Strummer (who played at the Us Festival with the Clash) was playing the same game Weiland was, working the third-tier circuit and offering up a mix of new songs and old. He was famous for his all-night blowouts while on tour, and his much younger band later complained of his endless partying. Of course, middle-aged men can’t stay up for days on end without chemical augmentation and doing so plays havoc on your cardiovascular system.
Like Weiland, Strummer was probably bipolar (one of STP’s greatest songs is called “Bi-Polar Bear”) but could take audiences out of their heads on a good night, even into middle age. The last time I saw him (in Brooklyn in 2002) was one of the most intense performances I’d ever seen from any artist. I’m amazed more and more with the passage of time.
Strummer’s rebirth bookended the collapse of the Generation X dream, as he returned in 1999 (just as the dotcom boom began to crack) and died in late 2002, as the post 9/11 economic order dug its teeth in.
Strummer and The Clash had become icons to the wave of punk and ska bands that emerged in the wake of Grunge’s collapse (many GenX veterans of the first wave punk wars like The Mighty Mighty Bosstones) and his death seemed to presage the passing of another era, as Generation Y would rise soon after and a new sensibility took root.
Meanwhile, Scott Weiland joined forces with members of Guns n’ Roses for the Velvet Revolver supergroup, disappointing many STP fans who thought he was slumming with glorified bar band hacks. The project ran its course before the curse of Dionysus did what it does and Weiland was fired or quit, depending on whose story you believe.

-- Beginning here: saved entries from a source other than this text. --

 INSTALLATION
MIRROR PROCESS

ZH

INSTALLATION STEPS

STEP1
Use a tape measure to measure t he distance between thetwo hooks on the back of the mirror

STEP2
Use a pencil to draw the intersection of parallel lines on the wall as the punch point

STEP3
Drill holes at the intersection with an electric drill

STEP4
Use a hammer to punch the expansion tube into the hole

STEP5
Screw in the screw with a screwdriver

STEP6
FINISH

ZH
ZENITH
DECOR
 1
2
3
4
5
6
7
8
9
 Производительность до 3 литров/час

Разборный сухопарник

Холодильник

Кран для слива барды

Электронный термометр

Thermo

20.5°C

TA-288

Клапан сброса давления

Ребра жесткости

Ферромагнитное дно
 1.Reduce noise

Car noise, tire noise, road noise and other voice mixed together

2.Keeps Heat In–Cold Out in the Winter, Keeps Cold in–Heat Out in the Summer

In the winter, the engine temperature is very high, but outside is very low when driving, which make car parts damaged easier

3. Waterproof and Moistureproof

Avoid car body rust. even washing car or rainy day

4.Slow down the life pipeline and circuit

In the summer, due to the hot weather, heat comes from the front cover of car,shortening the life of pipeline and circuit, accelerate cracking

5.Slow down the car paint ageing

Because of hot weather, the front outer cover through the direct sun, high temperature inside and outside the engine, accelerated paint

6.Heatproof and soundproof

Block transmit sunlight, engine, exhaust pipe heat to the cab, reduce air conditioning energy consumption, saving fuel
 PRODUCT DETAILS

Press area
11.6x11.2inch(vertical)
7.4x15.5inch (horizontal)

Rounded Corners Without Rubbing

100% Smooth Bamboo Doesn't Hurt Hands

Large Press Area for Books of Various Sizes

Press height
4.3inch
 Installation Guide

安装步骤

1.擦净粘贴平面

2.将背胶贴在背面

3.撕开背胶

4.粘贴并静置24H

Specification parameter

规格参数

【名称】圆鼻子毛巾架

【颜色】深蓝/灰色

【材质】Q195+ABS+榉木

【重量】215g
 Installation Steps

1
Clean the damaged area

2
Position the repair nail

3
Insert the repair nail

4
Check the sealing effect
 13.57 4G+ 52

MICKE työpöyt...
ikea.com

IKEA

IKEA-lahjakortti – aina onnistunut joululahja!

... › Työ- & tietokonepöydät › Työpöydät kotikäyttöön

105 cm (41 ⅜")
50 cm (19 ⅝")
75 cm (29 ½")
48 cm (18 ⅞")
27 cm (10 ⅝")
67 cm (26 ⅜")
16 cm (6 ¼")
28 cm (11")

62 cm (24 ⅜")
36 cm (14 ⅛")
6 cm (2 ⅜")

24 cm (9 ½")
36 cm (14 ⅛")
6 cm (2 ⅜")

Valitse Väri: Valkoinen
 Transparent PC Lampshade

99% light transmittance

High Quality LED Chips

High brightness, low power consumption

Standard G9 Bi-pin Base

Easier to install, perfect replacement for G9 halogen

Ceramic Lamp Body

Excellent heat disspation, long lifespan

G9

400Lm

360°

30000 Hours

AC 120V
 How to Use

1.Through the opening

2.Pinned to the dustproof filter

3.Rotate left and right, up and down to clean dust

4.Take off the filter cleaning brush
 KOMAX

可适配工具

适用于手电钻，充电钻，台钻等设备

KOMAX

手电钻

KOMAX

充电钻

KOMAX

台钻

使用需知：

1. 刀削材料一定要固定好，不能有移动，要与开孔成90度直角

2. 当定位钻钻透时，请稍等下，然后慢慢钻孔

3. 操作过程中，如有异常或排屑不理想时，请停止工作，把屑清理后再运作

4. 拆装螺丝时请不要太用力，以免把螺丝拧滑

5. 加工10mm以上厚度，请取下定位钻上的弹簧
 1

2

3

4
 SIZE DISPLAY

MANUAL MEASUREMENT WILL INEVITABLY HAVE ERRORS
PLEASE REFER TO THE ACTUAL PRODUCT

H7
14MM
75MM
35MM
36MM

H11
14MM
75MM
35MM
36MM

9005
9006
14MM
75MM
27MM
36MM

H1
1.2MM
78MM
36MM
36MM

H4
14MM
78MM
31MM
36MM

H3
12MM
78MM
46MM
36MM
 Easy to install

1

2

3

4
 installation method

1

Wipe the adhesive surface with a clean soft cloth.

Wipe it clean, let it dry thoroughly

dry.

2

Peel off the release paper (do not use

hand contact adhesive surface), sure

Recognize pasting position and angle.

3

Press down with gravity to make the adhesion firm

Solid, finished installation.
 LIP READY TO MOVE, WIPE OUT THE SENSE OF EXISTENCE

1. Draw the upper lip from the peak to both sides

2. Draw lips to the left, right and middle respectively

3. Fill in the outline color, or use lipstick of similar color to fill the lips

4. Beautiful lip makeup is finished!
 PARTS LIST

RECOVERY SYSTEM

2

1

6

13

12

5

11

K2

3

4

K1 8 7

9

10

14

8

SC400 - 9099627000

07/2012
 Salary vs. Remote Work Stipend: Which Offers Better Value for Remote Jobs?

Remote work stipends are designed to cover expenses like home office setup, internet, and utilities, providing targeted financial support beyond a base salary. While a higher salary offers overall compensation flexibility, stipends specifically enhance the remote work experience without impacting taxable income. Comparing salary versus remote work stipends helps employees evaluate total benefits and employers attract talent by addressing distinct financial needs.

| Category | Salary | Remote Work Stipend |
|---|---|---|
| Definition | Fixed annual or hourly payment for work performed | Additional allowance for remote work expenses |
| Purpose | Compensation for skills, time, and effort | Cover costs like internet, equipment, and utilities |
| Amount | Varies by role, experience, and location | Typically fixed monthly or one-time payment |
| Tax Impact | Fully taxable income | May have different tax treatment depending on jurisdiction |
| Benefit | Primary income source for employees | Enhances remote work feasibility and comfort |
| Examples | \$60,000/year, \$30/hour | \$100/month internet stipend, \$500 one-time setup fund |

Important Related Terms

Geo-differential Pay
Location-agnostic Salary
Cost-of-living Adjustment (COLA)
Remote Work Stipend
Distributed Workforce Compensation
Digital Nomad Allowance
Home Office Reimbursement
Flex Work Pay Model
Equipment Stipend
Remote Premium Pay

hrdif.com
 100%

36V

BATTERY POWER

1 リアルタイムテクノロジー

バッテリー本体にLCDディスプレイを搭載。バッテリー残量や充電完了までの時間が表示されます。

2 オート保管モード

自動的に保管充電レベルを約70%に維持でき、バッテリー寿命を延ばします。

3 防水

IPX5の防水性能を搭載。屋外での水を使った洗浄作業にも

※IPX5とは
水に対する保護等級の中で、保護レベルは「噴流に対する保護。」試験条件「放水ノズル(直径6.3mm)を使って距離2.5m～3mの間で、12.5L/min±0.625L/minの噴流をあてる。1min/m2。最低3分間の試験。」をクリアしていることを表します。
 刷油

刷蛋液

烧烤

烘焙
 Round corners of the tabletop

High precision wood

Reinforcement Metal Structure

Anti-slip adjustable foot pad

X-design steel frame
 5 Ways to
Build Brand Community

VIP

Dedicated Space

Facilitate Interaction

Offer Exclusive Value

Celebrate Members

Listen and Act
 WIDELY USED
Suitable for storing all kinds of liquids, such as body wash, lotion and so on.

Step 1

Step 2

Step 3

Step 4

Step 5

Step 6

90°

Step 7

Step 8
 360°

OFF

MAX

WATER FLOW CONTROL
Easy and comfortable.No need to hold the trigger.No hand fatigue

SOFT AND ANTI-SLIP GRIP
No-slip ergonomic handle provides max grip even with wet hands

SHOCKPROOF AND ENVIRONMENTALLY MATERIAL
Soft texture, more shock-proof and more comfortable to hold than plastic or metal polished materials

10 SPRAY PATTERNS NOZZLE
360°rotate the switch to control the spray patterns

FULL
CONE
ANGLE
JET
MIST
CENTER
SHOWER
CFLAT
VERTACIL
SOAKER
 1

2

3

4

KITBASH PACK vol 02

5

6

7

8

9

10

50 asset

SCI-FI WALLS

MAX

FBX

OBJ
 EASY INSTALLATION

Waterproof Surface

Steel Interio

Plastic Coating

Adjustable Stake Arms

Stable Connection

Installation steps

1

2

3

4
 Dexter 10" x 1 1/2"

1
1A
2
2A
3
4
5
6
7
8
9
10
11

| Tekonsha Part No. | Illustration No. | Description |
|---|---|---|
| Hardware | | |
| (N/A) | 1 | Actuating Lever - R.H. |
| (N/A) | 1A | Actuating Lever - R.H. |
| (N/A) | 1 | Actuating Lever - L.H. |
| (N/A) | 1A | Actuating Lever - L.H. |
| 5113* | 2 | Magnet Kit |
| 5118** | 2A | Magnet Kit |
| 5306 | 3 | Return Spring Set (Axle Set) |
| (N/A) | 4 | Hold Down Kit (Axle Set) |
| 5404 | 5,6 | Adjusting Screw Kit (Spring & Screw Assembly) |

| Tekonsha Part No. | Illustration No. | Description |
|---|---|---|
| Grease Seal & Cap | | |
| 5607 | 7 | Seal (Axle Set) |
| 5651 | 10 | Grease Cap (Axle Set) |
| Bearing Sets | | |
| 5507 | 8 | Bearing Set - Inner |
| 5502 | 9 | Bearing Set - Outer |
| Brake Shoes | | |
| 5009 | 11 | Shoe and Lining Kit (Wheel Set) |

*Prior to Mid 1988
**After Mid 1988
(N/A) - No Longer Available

Make no mistake, the new order has no place for Dionysian ecstasy. A wall of darkness is descending across the world as the chessboard is arranged for the next Great Game of Nations. There is no free expression as the term is generally understood, there is only provocation and reaction. A new generation begs to return to the safety and certainty of the daycare environment that formed their consciousness, such as it is. There’s no place for Dionysus anymore.
Not even in the timeout chair.
* For all its over the top violence, Abel Ferrara film King of New York takes a snapshot of that very unique moment. There are other artifacts that do as well even if no one has ever given it a name. The films Flatliners and Jacob’s Ladder also give you a taste of the times, if not the place.